The dataset includes almost exclusively factor variables, so we can’t now perform PCA, which requires numerical variables. There is a very high number of variables in the data, so let’s only choose a subset of them for further analysis.

library(tidyr)
tea2 <- tea[c("breakfast","tea.time","friends","Tea","How","sugar","sex","sophisticated")]
str(tea2)
## 'data.frame':    300 obs. of  8 variables:
##  $ breakfast    : Factor w/ 2 levels "breakfast","Not.breakfast": 1 1 2 2 1 2 1 2 1 1 ...
##  $ tea.time     : Factor w/ 2 levels "Not.tea time",..: 1 1 2 1 1 1 2 2 2 1 ...
##  $ friends      : Factor w/ 2 levels "friends","Not.friends": 2 2 1 2 2 2 1 2 2 2 ...

- DATA SECTION
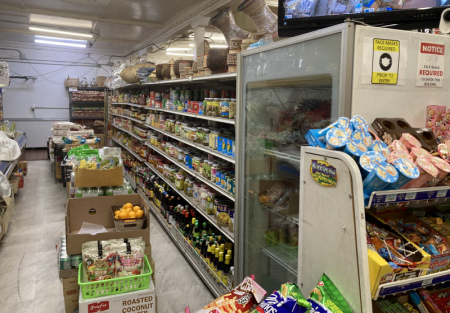 SouthEast Asian grocery store for sale in Oakland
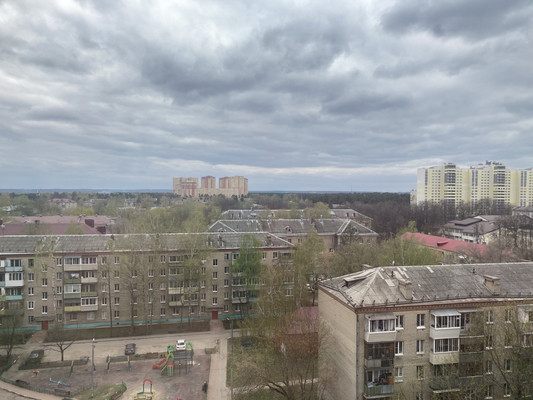 Продам однокомнатную (1-комн.) квартиру, Чугунова ул, 9, Раменское г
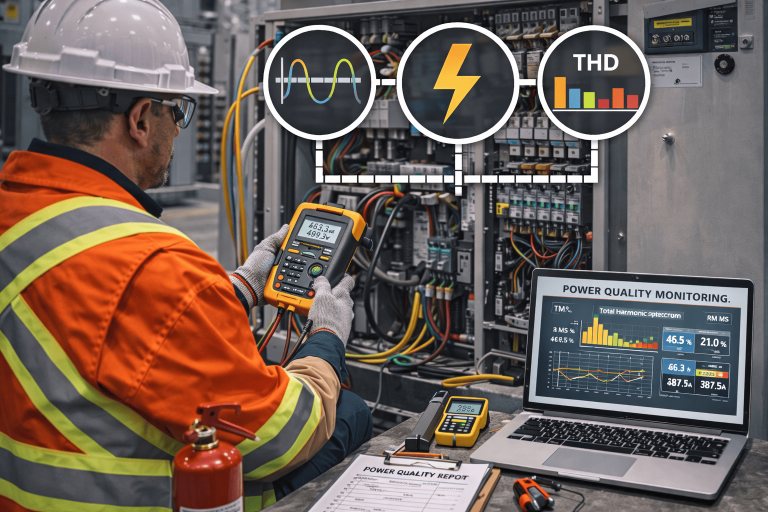 Power Quality & Harmonics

- PROBLEM DETAILS
Write out the entire tea-data passage above word for word, including its code and output lines.

- EXERCISE OUTPUT
The dataset includes almost exclusively factor variables, so we can’t now perform PCA, which requires numerical variables. There is a very high number of variables in the data, so let’s only choose a subset of them for further analysis.

library(tidyr)
tea2 <- tea[c("breakfast","tea.time","friends","Tea","How","sugar","sex","sophisticated")]
str(tea2)
## 'data.frame':    300 obs. of  8 variables:
##  $ breakfast    : Factor w/ 2 levels "breakfast","Not.breakfast": 1 1 2 2 1 2 1 2 1 1 ...
##  $ tea.time     : Factor w/ 2 levels "Not.tea time",..: 1 1 2 1 1 1 2 2 2 1 ...
##  $ friends      : Factor w/ 2 levels "friends","Not.friends": 2 2 1 2 2 2 1 2 2 2 ...